Didukung oleh 75 penerbit, jurnalis dan peneliti media dari 25 negara di dunia, prinsip ini menegaskan pentingnya setiap mekanisme yang mengatur hubungan platform digital dan perusahaan media tetap mengedepankan prinsip transparansi dan akuntabilitas.

AMSI dan AJI merupakan dua organisasi dari Indonesia yang terlibat dalam perumusan prinsip global tersebut.

Ilustrasi kecerdasan buatan (Shutterstock).
Ilustrasi kecerdasan buatan (Shutterstock).

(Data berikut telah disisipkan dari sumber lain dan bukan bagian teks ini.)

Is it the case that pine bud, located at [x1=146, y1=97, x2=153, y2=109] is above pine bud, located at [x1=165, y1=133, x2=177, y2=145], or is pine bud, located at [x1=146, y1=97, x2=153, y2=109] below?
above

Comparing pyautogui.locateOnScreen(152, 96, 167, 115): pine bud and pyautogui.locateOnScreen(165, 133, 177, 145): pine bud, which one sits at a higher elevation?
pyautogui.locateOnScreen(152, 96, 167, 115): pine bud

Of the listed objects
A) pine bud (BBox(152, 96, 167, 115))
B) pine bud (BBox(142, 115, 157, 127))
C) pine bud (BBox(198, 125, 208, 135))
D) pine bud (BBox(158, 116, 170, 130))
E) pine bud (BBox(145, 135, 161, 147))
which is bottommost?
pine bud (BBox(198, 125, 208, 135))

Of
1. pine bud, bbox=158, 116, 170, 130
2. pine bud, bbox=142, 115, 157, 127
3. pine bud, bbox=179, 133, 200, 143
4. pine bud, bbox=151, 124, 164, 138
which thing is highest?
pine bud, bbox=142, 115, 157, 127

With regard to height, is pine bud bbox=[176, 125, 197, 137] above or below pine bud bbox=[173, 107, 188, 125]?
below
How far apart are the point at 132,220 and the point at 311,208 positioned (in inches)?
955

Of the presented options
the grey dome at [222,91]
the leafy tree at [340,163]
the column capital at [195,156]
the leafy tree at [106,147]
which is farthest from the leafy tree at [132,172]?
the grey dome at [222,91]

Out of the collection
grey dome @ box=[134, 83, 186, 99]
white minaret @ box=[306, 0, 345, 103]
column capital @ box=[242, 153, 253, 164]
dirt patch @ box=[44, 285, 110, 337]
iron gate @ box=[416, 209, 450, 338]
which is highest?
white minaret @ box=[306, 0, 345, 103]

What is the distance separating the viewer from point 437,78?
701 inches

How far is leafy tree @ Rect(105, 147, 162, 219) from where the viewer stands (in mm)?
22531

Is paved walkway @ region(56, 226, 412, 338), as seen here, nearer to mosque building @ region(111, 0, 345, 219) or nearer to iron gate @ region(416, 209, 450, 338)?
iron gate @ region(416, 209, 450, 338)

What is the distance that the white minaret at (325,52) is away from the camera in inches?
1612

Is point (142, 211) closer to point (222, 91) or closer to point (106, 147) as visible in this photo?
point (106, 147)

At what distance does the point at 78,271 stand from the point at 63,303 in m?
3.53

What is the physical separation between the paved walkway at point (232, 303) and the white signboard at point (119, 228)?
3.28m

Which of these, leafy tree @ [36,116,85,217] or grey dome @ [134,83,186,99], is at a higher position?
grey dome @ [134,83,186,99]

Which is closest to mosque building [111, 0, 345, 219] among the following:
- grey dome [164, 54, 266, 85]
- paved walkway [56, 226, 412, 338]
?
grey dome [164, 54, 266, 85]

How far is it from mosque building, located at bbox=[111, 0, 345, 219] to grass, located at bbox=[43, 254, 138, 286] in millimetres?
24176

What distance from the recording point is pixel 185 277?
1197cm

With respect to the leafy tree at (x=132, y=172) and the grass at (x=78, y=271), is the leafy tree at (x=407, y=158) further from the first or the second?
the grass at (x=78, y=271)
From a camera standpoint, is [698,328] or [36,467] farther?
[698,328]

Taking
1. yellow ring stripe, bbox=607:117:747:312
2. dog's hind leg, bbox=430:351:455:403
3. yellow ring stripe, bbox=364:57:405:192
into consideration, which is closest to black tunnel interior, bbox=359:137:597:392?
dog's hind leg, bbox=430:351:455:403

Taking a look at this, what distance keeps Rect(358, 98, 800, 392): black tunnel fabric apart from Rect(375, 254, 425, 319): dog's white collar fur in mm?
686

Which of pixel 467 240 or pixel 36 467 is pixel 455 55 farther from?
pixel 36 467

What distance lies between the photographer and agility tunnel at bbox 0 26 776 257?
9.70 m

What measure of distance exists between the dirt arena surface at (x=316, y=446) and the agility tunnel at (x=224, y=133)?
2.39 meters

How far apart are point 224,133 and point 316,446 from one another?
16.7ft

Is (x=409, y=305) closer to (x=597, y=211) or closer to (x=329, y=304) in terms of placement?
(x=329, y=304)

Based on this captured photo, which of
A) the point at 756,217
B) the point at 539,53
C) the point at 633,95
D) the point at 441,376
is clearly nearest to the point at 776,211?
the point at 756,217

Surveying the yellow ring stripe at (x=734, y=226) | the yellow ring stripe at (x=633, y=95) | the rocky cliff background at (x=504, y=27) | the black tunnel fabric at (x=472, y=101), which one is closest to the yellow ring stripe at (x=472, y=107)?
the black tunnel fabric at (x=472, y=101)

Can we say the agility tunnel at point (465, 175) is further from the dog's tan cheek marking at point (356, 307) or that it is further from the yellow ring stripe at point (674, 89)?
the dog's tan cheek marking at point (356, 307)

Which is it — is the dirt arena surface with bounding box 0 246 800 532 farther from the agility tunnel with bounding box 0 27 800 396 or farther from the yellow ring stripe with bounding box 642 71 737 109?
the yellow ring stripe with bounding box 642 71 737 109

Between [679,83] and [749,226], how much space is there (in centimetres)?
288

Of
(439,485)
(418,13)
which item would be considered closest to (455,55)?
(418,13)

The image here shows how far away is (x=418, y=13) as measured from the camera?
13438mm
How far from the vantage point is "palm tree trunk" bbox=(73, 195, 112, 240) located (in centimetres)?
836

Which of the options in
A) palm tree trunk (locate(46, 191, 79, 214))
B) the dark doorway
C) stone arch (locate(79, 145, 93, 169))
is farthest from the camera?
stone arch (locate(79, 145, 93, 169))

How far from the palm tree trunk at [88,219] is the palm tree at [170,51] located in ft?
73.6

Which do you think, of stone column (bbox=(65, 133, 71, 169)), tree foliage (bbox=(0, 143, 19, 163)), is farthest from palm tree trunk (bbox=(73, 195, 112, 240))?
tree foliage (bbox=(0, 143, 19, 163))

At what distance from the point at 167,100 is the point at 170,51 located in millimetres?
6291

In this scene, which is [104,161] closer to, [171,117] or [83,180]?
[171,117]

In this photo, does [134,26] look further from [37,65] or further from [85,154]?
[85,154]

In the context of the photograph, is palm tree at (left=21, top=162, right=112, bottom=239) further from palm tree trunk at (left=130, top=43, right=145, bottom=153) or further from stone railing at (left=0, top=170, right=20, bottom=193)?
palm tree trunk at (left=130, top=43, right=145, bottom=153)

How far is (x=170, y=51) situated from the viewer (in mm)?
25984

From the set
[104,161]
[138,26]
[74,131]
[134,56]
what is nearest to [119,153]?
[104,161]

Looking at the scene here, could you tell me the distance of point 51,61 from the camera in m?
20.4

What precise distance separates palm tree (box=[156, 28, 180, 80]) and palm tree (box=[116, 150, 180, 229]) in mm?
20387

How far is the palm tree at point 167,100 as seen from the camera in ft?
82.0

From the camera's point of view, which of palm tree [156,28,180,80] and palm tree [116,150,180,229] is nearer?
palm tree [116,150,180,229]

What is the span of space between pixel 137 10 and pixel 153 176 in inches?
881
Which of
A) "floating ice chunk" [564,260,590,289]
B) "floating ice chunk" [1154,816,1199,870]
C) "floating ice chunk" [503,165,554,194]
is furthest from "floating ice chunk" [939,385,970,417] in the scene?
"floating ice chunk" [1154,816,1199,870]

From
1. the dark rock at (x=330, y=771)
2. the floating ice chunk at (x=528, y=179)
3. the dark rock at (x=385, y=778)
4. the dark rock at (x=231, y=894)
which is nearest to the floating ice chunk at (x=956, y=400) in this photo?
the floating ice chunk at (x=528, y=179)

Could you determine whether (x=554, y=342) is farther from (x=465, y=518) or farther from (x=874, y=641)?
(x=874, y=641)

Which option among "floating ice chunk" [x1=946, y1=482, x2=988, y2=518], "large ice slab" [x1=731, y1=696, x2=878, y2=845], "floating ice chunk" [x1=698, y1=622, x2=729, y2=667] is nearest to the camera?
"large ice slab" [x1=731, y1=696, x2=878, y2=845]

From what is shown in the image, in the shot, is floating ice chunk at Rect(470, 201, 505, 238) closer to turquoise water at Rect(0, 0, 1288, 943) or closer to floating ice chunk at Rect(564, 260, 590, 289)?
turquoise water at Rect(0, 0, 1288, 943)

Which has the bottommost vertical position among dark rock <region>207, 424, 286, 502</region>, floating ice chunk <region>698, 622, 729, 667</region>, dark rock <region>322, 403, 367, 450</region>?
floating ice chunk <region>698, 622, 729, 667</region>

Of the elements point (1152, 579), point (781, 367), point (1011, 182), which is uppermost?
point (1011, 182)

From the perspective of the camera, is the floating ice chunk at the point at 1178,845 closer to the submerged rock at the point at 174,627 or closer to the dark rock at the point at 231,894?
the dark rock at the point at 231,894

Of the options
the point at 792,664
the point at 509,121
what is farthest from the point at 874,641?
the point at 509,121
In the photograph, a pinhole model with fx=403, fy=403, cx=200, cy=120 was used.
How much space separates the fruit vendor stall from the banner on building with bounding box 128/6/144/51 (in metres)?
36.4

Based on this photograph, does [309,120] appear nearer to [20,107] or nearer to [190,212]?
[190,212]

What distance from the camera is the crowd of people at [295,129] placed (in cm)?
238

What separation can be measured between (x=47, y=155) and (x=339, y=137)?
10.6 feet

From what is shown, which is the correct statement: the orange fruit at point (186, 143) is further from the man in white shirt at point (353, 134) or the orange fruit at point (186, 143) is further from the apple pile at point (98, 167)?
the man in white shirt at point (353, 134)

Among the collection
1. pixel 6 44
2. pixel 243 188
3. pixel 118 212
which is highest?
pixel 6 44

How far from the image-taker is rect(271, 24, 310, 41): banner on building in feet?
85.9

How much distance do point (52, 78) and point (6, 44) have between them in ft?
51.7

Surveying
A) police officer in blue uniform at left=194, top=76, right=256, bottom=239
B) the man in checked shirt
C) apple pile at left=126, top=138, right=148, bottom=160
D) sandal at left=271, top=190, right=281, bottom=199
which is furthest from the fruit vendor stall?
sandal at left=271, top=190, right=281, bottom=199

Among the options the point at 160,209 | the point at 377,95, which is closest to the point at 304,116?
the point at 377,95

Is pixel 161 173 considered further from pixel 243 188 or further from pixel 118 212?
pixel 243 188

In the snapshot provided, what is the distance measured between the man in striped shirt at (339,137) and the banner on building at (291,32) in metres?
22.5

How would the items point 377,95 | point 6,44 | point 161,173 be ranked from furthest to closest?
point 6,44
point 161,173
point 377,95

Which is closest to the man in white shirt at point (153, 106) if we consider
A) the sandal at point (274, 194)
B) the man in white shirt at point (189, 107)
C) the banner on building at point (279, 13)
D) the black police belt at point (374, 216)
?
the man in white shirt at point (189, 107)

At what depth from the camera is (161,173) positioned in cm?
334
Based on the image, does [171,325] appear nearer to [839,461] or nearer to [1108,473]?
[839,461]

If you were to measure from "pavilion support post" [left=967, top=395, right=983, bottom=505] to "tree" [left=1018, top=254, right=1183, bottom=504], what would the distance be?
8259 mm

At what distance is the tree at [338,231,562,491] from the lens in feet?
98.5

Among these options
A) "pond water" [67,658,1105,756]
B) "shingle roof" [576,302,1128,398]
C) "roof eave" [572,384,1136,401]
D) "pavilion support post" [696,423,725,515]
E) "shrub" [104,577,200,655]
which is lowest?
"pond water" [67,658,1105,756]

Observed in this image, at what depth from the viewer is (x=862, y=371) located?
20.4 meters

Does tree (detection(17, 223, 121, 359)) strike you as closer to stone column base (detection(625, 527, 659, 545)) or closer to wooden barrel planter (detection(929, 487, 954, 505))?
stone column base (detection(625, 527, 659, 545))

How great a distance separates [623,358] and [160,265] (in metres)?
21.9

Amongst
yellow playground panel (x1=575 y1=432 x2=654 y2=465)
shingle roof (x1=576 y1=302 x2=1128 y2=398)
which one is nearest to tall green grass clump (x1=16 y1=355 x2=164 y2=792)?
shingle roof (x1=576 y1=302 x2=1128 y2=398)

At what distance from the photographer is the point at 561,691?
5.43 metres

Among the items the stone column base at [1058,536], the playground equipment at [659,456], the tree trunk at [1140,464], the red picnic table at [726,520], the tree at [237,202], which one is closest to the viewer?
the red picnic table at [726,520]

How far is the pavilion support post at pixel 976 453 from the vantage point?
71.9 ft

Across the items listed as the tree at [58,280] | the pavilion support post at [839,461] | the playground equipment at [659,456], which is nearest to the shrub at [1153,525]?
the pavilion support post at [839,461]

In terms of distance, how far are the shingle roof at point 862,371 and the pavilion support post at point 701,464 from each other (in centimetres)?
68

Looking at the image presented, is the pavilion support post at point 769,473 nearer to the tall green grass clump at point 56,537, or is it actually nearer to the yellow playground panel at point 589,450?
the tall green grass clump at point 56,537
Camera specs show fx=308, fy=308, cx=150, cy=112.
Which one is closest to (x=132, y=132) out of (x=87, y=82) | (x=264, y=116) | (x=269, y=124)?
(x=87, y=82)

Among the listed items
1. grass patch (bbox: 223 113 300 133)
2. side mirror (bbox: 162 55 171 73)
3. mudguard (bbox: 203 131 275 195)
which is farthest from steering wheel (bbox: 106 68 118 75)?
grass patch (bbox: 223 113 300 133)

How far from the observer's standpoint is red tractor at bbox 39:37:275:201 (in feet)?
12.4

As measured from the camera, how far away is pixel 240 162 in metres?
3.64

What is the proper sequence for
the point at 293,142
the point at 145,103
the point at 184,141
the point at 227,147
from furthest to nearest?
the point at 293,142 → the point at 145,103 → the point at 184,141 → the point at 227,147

Peraturan Publishers Rights diharapkan tidak hanya mengatur soal kompensasi untuk konten berita, tapi juga melindungi hak cipta dari penerbit media yang kini terancam oleh keberadaan
mesin kecerdasan buatan (Generative AI).

Keberadaan aturan yang bisa mengakomodasi
kepentingan penerbit media dan platform digital di tengah berbagai perubahan teknologi saat ini adalah solusi ideal untuk memastikan ekosistem informasi digital lebih kredibel dan bermanfaat bagi publik.